Question

John deposited 10,000 to open a new saving that earned 4 percent annual interest, compounded quarterly. If there were no other transactions in the account, what was the amount of money in John’s account 6 months after the account was opened?
(a) 10,100
(b) 10,101
(c) 10,200
(d) 10,201
(e) 10,400

Answer 1

Hint: Use the formula for calculating the compound interest, that is (Amount – Principal), where Amount \[=P{{\left( 1+\dfrac{r}{100} \right)}^{t}}\]. Here substitute P with Principal that is 10000, r with the rate of the interest for each quarter and t for 6 months when interest is compounded quarterly.

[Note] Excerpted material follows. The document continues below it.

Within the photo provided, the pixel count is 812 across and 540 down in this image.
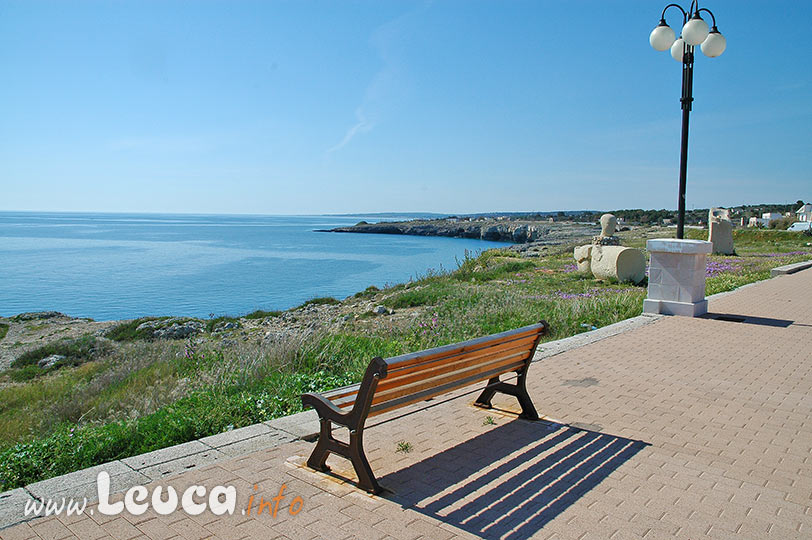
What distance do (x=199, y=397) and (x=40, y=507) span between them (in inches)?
85.1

Complete step-by-step answer:
Here, we are given that John deposited 10,000 to open a new saving that earned 4 percent annual interest, compounded quarterly. Now, we have to find the amount of money in John’s account 6 months after the account was opened if there were no transactions in the account. Before proceeding with this question, let us first see what compound interest is. Compound Interest is the interest calculated as the principal and the interest accumulated over the previous period. While calculating compound interest, the amount for a certain period of the time becomes principal for a further period of time. We can use the following formula to calculate the compound interest:
Compound Interest = Amount – Principal
where the amount is given by:
\[A=P{{\left( 1+\dfrac{r}{100} \right)}^{t}}\]
Here, A = Amount for the desired time, P = Principal, r = rate of interest for the desired time, t = time for which the interest is to be calculated.

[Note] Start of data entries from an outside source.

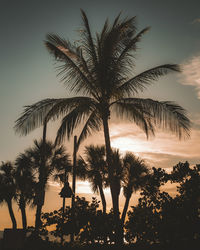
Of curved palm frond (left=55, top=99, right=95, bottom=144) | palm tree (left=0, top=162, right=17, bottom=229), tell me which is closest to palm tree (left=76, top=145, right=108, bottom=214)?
palm tree (left=0, top=162, right=17, bottom=229)

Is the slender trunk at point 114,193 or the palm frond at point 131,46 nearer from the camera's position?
the slender trunk at point 114,193

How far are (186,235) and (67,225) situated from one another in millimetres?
3633

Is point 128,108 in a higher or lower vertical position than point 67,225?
higher

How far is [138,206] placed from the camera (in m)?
6.73

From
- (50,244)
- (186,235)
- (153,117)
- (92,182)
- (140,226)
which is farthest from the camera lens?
(92,182)

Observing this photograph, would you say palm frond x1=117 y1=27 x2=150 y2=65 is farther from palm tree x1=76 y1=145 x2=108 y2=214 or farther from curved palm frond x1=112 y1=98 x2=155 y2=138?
palm tree x1=76 y1=145 x2=108 y2=214

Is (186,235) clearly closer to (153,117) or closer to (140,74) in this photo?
(153,117)

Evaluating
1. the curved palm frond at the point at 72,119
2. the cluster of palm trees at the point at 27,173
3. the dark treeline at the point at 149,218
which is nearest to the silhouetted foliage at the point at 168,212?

Now, let us consider our question. Here, we are given that John deposited 10,000, so we get our principal value as 10,000. Also, we are given that the interest is compounded quarterly which means 4 times in a year. We have a total of 12 months in a year. So, we get \[\dfrac{12\text{ months}}{4}=3\text{ months}\]. So, this means that the interest is getting compounded every 3 months in a year. Now, we are given that the annual rate of the interest is 4%. That means the quarterly rate of the interest would be
\[\dfrac{\text{annual rate of interest}}{4}=\dfrac{4}{4}=1%\]

Also, we are asked to find the amount in John’s account after 6 months. We already know that the interest is getting compounded every 3 months, so in 6 months, it would be compounded twice. So, we get the time period as two. So, we finally get P = 10,000, r = 1 %, t = 2. By using the formula for amount, that is,
\[A=P{{\left( 1+\dfrac{r}{100} \right)}^{t}}\]
We get, \[A=10000{{\left( 1+\dfrac{1}{100} \right)}^{2}}\]
\[=10000{{\left( 1.01 \right)}^{2}}\]
\[=10201\]
So, the amount of money in John’s account will be $10201 after 6 months.

Hence, option (d) is the right answer.

Note: In this question, students often make a mistake while writing the ratio of the interest and time period. They write the rate of the interest as 4% which is wrong because we are given that this is the annual interest rate while we need to find the quarter interest rate. Also, some students write the time period as 6 months which is again wrong because interest is getting compounded every 3 months or quarterly. So, first of all, students must properly read whether interest is getting compounded annually or some other period of time and then only solve the question.